By Richard N. Velotta and Eli Segall | Originally published in Las Vegas Review-Journal | March 9, 2023
After the high-priced sale of a north Strip lot fell through, two developers are set to buy it for an even bigger amount.
Las Vegas developer Brett Torino and New York’s Paul Kanavos, who built retail projects on the Strip together, have teamed up to buy a 10-acre parcel just south of Fontainebleau Las Vegas for $125 million from the Las Vegas Convention and Visitors Authority.
The LVCVA board is scheduled to consider the sale Tuesday. The property, at the southeast corner of Las Vegas and Elvis Presley boulevards, occupies part of the footprint where the Riviera stood.
Proceeds from the sale would help finance a $600 million Las Vegas Convention Center renovation project scheduled to start in April.
The buyers declined to comment Thursday.
The LVCVA voted in fall 2021 to initially sell the 10-acre plot to Chilean developer Claudio Fischer for $120 million.
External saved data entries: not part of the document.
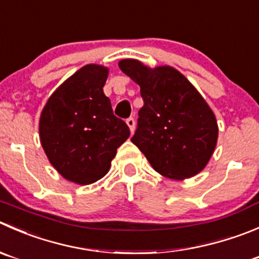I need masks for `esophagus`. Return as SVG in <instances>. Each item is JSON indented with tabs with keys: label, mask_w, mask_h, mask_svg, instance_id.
<instances>
[{
	"label": "esophagus",
	"mask_w": 259,
	"mask_h": 259,
	"mask_svg": "<svg viewBox=\"0 0 259 259\" xmlns=\"http://www.w3.org/2000/svg\"><path fill=\"white\" fill-rule=\"evenodd\" d=\"M126 124H127V126H129L130 132L134 133V130H135V120H134V117H129V119H126Z\"/></svg>",
	"instance_id": "1"
}]
</instances>
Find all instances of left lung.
<instances>
[{"label": "left lung", "mask_w": 259, "mask_h": 259, "mask_svg": "<svg viewBox=\"0 0 259 259\" xmlns=\"http://www.w3.org/2000/svg\"><path fill=\"white\" fill-rule=\"evenodd\" d=\"M119 67L143 97L132 142L162 176L185 180L201 172L214 153L218 122L204 97L177 69L149 68L137 59Z\"/></svg>", "instance_id": "obj_1"}]
</instances>
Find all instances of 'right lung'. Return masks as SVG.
<instances>
[{
	"label": "right lung",
	"instance_id": "add662e5",
	"mask_svg": "<svg viewBox=\"0 0 259 259\" xmlns=\"http://www.w3.org/2000/svg\"><path fill=\"white\" fill-rule=\"evenodd\" d=\"M107 74L104 66L82 67L55 90L40 115V142L48 159L78 185L104 177L116 149L130 137L104 94Z\"/></svg>",
	"mask_w": 259,
	"mask_h": 259
}]
</instances>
But the sale failed to close last year, and the LVCVA kept a $7 million nonrefundable deposit and put the parcel back up for sale.
The latest sales attempt would put the property in the hands of developers with a track record of building projects on the Strip. It would also mark another lucrative real estate sale in Las Vegas’ famed casino corridor, which has had a surge of property transactions over the past few years and rising land prices.
Torino, owner of Torino Companies, and Kanavos, chairman and CEO of Flag Luxury Group, teamed up more than a decade ago to develop a three-story retail complex at the northeast corner of Las Vegas Boulevard and Harmon Avenue.
The project, called Harmon Corner, features tenants such as Bubba Gump Shrimp Co. and Sugar Factory.
More recently, they built a four-story retail project called 63 at the southwest corner of the same intersection, next to luxury mall The Shops at Crystals at the multi-tower CityCenter complex.
The new project is slated to feature such tenants as Ocean Prime, whose operators said they’d invest nearly $20 million in the seafood and steakhouse restaurant set to open this spring.
Terms of the deal
As part of the land sale, the 14-member LVCVA board is slated to consider spending $2 million on closing costs and other contractual requirements.
The clock on a 90-day due diligence period begins upon approval of the deal. If the purchase and sale agreement gets the green light, the buyers have five days to make a $3 million initial deposit. By the end of the due diligence period, an additional $2 million will be required from the buyers.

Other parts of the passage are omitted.